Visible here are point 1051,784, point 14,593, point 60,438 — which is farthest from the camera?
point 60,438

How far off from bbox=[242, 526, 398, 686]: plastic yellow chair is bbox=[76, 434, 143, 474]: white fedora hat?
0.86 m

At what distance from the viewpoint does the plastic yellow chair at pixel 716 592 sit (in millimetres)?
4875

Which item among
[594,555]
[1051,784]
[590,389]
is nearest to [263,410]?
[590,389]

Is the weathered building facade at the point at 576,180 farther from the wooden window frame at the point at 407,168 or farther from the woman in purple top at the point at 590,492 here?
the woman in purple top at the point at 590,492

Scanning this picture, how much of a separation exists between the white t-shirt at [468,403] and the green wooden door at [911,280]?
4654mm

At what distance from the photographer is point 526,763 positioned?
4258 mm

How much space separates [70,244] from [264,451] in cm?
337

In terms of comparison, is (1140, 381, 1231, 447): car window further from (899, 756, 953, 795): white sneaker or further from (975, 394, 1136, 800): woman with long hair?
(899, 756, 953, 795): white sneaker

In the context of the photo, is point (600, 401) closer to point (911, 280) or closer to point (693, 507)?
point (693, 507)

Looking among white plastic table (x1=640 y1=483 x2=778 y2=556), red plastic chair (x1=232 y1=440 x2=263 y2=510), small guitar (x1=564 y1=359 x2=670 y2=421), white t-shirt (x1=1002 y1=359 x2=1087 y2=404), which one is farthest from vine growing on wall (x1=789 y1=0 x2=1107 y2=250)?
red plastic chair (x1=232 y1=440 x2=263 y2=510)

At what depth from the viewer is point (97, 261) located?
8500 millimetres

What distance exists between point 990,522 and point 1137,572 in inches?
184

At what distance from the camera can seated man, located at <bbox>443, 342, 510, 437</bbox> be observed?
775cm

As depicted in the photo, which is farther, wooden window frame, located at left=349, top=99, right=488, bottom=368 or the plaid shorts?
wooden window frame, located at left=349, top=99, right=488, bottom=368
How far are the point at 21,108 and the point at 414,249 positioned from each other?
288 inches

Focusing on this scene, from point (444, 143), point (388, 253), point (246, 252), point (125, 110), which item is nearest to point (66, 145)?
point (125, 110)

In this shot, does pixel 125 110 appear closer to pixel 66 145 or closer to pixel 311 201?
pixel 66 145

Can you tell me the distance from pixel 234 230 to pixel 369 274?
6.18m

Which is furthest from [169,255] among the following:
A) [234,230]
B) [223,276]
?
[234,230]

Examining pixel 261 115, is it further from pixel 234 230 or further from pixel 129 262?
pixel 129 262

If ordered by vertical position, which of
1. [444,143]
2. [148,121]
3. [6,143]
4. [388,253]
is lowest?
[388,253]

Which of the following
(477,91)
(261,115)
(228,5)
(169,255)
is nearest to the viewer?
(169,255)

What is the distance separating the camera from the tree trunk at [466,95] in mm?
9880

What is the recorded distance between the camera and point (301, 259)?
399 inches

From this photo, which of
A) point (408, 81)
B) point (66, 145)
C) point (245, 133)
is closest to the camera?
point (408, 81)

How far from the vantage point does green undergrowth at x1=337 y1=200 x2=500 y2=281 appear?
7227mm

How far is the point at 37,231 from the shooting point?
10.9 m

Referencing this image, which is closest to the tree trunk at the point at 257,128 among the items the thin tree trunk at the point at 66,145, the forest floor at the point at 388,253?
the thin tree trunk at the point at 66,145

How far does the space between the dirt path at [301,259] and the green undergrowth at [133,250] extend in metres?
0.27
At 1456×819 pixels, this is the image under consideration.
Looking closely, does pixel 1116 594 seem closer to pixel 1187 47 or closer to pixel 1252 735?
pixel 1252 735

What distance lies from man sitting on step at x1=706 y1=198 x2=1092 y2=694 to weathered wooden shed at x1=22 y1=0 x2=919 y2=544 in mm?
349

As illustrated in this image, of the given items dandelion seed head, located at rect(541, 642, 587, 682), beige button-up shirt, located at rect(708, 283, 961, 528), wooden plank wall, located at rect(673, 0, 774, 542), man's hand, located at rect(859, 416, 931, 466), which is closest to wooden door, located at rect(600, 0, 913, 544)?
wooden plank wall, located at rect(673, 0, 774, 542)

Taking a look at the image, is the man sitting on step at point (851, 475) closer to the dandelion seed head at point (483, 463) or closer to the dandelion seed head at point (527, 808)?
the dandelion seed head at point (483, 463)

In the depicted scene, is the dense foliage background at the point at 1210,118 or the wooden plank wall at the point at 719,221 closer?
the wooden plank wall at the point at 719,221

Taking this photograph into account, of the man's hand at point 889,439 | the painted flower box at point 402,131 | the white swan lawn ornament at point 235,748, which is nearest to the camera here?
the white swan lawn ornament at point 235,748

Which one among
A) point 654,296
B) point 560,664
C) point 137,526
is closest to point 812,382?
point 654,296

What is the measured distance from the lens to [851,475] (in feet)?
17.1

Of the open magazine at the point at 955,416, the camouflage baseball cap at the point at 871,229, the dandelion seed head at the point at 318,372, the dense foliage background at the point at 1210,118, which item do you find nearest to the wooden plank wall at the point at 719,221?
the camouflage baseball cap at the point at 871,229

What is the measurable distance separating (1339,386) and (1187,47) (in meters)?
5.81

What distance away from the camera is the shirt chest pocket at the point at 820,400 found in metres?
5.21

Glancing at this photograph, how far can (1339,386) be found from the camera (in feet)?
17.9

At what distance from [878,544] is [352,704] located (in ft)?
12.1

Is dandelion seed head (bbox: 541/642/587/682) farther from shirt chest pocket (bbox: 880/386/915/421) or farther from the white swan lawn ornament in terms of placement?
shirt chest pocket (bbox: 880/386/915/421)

===============

__The request__.
Write out every entry exactly as given.

__Task solution__.
Visible here are point 1051,784, point 14,593, point 60,438 — which is farthest from the camera?
point 60,438

How far off from bbox=[242, 526, 398, 686]: plastic yellow chair is bbox=[76, 434, 143, 474]: white fedora hat?
0.86 m

At what distance from the viewpoint does the plastic yellow chair at pixel 716 592 sit (in millimetres)?
4875

Which item among
[594,555]
[1051,784]
[590,389]
is nearest to [263,410]?
[590,389]

Is the weathered building facade at the point at 576,180 farther from the wooden window frame at the point at 407,168 or farther from the woman in purple top at the point at 590,492 here?
the woman in purple top at the point at 590,492

Scanning this picture, how much of a separation exists between the white t-shirt at [468,403] and the green wooden door at [911,280]?
4654mm

At what distance from the photographer is point 526,763 positioned?
4258 mm

How much space separates [70,244] from [264,451] in cm?
337

In terms of comparison, is (1140, 381, 1231, 447): car window further from (899, 756, 953, 795): white sneaker or further from (975, 394, 1136, 800): woman with long hair?
(899, 756, 953, 795): white sneaker

In the context of the photo, is point (600, 401) closer to point (911, 280) or closer to point (693, 507)?
point (693, 507)

Looking among white plastic table (x1=640 y1=483 x2=778 y2=556), red plastic chair (x1=232 y1=440 x2=263 y2=510), small guitar (x1=564 y1=359 x2=670 y2=421), white t-shirt (x1=1002 y1=359 x2=1087 y2=404), which one is farthest from vine growing on wall (x1=789 y1=0 x2=1107 y2=250)?
red plastic chair (x1=232 y1=440 x2=263 y2=510)

At what depth from the viewer is point (97, 261) located?
8500 millimetres

What distance exists between point 990,522 and point 1137,572 in inches?
184

At what distance from the camera can seated man, located at <bbox>443, 342, 510, 437</bbox> be observed?
775cm

As depicted in the photo, which is farther, wooden window frame, located at left=349, top=99, right=488, bottom=368 or the plaid shorts?
wooden window frame, located at left=349, top=99, right=488, bottom=368
How far are the point at 21,108 and the point at 414,249 positioned from each other?
288 inches

Focusing on this scene, from point (444, 143), point (388, 253), point (246, 252), point (125, 110), which item is nearest to point (66, 145)?
point (125, 110)

In this shot, does pixel 125 110 appear closer to pixel 66 145 or closer to pixel 311 201?
pixel 66 145

Can you tell me the distance from pixel 234 230 to pixel 369 274?
6.18m

Which is furthest from [169,255] among the following:
A) [234,230]
B) [223,276]
?
[234,230]

Examining pixel 261 115, is it further from pixel 234 230 or further from pixel 129 262?
pixel 129 262

If ordered by vertical position, which of
1. [444,143]
2. [148,121]
3. [6,143]
4. [388,253]
is lowest?
[388,253]

Which of the following
(477,91)
(261,115)
(228,5)
(169,255)
is nearest to the viewer?
(169,255)

What is the distance separating the camera from the tree trunk at [466,95] in mm?
9880

What is the recorded distance between the camera and point (301, 259)?
399 inches

From this photo, which of
A) point (408, 81)
B) point (66, 145)
C) point (245, 133)
is closest to the camera?
point (408, 81)

How far from the vantage point does green undergrowth at x1=337 y1=200 x2=500 y2=281 appear?
7227mm

How far is the point at 37,231 from the shooting point?
10.9 m

Referencing this image, which is closest to the tree trunk at the point at 257,128 among the items the thin tree trunk at the point at 66,145, the forest floor at the point at 388,253?
the thin tree trunk at the point at 66,145

How far does the space between the dirt path at [301,259] and the green undergrowth at [133,250] extend in metres?
0.27
At 1456×819 pixels, this is the image under consideration.
Looking closely, does pixel 1116 594 seem closer to pixel 1187 47 or closer to pixel 1252 735?
pixel 1252 735

What distance lies from man sitting on step at x1=706 y1=198 x2=1092 y2=694 to weathered wooden shed at x1=22 y1=0 x2=919 y2=544 in mm?
349

As illustrated in this image, of the given items dandelion seed head, located at rect(541, 642, 587, 682), beige button-up shirt, located at rect(708, 283, 961, 528), wooden plank wall, located at rect(673, 0, 774, 542), man's hand, located at rect(859, 416, 931, 466), which is closest to wooden door, located at rect(600, 0, 913, 544)?
wooden plank wall, located at rect(673, 0, 774, 542)

Taking a look at the image, is the man sitting on step at point (851, 475) closer to the dandelion seed head at point (483, 463) or closer to the dandelion seed head at point (527, 808)?
the dandelion seed head at point (483, 463)

In the depicted scene, is the dense foliage background at the point at 1210,118 or the wooden plank wall at the point at 719,221 closer?
the wooden plank wall at the point at 719,221

Taking this photograph into account, of the man's hand at point 889,439 | the painted flower box at point 402,131 | the white swan lawn ornament at point 235,748, which is nearest to the camera here?
the white swan lawn ornament at point 235,748

Which one among
A) point 654,296
B) point 560,664
C) point 137,526
is closest to point 812,382?
point 654,296

What is the measured distance from the lens to [851,475] (in feet)?
17.1

Of the open magazine at the point at 955,416, the camouflage baseball cap at the point at 871,229, the dandelion seed head at the point at 318,372, the dense foliage background at the point at 1210,118, which item do you find nearest to the wooden plank wall at the point at 719,221?
the camouflage baseball cap at the point at 871,229

What is the measurable distance separating (1339,386) and (1187,47) (in meters)?
5.81

What distance away from the camera is the shirt chest pocket at the point at 820,400 found in metres?
5.21

Glancing at this photograph, how far can (1339,386) be found from the camera (in feet)?
17.9

At what distance from [878,544] is [352,704] located (in ft)?
12.1

Is dandelion seed head (bbox: 541/642/587/682) farther from shirt chest pocket (bbox: 880/386/915/421) or farther from the white swan lawn ornament in terms of placement?
shirt chest pocket (bbox: 880/386/915/421)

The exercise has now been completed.